Question

A charge +q is located at the origin, while an identical charge is located on the x axis at x = +0.57 m. A third charge of +2q is located on the x axis at such a place that the net electrostatic force on the charge at the origin doubles, its direction remaining unchanged.
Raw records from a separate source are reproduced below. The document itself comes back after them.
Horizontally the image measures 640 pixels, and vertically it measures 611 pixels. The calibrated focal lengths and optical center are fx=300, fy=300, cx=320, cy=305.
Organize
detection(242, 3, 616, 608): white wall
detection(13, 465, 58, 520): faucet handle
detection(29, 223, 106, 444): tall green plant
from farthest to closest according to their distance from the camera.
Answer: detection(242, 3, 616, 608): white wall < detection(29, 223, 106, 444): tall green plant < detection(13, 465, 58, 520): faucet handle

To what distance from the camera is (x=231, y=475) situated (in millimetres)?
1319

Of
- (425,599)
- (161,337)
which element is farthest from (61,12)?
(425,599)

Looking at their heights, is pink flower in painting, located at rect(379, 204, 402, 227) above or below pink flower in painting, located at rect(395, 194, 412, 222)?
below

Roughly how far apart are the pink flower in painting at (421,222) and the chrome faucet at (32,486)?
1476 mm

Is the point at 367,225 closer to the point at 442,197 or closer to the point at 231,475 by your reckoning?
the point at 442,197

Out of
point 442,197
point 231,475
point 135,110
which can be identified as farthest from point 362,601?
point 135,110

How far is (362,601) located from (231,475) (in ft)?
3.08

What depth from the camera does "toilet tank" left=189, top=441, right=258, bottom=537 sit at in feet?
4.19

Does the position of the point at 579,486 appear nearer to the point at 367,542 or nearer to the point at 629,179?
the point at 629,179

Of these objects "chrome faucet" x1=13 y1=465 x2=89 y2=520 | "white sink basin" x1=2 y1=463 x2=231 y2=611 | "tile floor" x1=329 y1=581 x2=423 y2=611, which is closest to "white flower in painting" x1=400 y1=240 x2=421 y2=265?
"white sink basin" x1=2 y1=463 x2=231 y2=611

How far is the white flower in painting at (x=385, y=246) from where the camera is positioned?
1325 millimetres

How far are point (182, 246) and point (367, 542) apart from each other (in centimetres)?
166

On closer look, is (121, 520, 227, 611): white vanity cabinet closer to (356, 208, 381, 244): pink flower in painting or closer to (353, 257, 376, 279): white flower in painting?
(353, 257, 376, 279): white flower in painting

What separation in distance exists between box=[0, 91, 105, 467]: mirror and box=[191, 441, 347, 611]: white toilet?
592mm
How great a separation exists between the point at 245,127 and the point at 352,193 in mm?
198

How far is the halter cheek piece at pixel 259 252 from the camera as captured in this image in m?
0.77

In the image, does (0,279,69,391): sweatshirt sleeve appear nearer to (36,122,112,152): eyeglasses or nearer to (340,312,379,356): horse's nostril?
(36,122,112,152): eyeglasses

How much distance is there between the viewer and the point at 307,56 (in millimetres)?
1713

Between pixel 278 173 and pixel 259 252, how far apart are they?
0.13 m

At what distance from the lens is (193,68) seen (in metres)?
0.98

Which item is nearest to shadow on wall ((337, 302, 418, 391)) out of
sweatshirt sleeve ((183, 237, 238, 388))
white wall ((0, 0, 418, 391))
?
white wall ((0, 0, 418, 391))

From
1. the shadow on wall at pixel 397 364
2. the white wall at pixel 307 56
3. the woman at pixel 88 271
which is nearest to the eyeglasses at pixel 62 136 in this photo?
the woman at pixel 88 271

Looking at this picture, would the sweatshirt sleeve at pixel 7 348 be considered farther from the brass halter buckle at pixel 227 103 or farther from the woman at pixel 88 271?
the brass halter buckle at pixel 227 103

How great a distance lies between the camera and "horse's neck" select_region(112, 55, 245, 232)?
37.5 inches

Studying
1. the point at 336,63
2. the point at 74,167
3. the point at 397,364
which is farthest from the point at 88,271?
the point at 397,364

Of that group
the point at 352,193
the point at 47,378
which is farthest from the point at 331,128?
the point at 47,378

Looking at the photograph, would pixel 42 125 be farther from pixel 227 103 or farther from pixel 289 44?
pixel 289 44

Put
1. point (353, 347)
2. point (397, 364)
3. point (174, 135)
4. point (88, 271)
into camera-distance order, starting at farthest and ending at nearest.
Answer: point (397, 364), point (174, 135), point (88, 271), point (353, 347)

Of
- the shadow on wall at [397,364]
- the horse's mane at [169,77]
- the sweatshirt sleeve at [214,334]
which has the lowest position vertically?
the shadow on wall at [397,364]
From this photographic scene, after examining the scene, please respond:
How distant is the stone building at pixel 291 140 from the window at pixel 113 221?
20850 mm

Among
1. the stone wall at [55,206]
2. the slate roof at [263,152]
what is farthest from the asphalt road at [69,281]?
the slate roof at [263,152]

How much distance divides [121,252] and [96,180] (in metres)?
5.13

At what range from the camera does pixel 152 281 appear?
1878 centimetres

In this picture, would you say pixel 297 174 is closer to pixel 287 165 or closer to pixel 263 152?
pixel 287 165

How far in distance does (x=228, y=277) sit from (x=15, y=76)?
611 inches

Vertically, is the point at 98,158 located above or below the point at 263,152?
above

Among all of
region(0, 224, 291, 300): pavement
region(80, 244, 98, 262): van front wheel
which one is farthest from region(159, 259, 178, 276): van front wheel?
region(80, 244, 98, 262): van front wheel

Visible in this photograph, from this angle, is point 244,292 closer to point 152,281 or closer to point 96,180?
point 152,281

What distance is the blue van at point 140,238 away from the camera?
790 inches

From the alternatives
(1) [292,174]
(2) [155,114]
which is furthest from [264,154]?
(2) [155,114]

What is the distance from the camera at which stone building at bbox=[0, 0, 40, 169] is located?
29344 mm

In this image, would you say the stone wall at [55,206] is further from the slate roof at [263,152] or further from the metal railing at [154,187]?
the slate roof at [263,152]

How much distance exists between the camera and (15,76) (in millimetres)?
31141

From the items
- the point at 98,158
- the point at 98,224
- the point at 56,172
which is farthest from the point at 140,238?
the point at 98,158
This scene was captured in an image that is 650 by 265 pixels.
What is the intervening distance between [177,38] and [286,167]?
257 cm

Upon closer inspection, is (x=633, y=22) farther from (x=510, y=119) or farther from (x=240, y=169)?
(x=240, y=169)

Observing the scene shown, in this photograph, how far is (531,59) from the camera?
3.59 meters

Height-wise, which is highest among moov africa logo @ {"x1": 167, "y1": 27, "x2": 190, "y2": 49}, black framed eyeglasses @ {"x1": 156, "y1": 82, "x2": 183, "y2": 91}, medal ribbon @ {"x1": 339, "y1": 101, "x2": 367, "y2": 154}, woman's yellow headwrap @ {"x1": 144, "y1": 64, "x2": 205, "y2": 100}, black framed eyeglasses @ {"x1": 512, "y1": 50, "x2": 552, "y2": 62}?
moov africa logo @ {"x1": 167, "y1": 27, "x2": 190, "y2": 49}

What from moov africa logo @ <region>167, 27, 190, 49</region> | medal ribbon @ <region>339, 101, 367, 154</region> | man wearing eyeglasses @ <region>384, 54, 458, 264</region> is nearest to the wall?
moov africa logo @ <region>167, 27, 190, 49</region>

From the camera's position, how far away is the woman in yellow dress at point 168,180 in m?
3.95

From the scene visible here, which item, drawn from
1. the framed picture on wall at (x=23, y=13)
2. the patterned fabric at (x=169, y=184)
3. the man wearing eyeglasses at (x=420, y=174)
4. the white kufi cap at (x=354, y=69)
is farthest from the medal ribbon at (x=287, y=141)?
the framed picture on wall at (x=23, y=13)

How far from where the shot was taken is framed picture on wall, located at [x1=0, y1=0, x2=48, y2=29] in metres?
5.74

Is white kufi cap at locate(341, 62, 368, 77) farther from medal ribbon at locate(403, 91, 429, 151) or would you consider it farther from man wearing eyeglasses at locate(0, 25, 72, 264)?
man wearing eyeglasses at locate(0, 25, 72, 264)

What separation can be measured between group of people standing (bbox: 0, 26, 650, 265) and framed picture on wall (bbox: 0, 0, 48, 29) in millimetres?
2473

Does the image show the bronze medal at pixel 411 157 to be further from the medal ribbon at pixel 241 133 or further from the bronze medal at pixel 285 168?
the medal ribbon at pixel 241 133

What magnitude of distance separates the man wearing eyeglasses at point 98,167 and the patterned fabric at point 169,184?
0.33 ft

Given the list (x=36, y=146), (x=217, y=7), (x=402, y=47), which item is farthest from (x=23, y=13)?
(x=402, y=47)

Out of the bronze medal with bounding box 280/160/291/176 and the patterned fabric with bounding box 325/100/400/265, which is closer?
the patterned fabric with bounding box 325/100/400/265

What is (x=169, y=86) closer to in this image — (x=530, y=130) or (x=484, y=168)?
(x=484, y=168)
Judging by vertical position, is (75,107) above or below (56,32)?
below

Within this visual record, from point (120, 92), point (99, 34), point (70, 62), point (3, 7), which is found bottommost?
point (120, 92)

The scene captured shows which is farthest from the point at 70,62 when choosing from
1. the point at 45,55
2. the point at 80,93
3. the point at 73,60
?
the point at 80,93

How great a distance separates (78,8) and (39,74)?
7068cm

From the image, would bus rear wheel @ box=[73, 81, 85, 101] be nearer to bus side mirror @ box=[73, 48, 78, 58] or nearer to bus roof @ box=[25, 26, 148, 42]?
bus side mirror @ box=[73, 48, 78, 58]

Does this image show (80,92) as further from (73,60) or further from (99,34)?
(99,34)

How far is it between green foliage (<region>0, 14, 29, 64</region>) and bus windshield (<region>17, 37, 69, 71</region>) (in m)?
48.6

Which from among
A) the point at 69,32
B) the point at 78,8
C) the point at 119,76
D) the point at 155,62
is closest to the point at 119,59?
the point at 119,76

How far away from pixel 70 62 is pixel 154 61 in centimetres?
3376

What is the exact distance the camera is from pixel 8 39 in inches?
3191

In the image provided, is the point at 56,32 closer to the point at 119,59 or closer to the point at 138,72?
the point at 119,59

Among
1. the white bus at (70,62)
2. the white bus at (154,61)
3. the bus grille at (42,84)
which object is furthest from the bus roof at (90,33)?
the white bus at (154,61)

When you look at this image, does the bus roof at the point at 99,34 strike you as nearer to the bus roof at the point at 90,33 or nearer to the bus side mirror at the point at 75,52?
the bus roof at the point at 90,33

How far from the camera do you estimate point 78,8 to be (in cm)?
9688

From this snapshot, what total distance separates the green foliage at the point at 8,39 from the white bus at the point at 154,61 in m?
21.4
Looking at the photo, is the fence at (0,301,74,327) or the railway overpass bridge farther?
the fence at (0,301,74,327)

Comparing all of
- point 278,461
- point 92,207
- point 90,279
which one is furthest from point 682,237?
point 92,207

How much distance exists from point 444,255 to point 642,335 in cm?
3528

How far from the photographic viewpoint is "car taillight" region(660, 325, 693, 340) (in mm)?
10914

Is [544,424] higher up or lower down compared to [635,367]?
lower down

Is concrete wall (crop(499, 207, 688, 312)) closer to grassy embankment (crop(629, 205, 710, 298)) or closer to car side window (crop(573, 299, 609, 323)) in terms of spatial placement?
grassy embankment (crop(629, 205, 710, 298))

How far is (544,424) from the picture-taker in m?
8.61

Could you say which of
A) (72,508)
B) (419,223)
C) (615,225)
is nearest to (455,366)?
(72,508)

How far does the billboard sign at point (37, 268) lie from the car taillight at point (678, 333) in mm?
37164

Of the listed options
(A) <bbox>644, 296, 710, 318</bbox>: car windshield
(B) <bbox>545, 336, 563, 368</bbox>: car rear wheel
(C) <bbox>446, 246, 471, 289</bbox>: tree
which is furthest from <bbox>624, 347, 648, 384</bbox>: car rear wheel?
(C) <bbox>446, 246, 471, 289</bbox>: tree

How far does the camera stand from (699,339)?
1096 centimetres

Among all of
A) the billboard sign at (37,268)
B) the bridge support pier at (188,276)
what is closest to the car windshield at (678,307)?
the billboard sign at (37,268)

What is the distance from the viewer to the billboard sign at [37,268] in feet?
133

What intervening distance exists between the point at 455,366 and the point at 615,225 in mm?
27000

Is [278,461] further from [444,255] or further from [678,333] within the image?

Where should the third charge be located?

Answer 1

Answer:

The third charge placed is 0.80 m.

Explanation:

Given that,

Distance = 0.57 m

First charge = q

Third charge = 2q

We need to calculate the electrostatic force on charge q₁ due to q₂

Using formula of electrostatic force

$F_{21}=\dfrac{kq_{1}q_{2}}{r_{1}^2}$

When placed another charge q₃ at certain distance from origin, then the net force on charge q₁ due to both charges is

$F_{net}=F_{21}+F_{31}$

The net electrostatic force on the charge at the origin doubles.

$2F_{21}=F_{21}+F_{31}$

$F_{31}=F_{21}$

$\dfrac{kq_{3}q_{1}}{r_{2}^2}=\dfrac{kq_{2}q_{1}}{r_{1}^2}$

$\dfrac{q_{3}}{r_{2}^2}=\dfrac{q_{2}}{r_{1}^2}$

$r_{2}^2=\dfrac{q_{3}}{q_{2}\timesr_{1}^2}$

$r_{2}=\sqrt{\dfrac{q_{3}}{q_{2}}}r_{1}$

Put the value into the formula

$r_{2}=\sqrt{\dfrac{2q}{q}}\times0.57$

$r_{2}=\sqrt{2}\times0.57$

$r_{2}=0.80\ m$

Hence, The third charge placed is 0.80 m from origin in x-axis.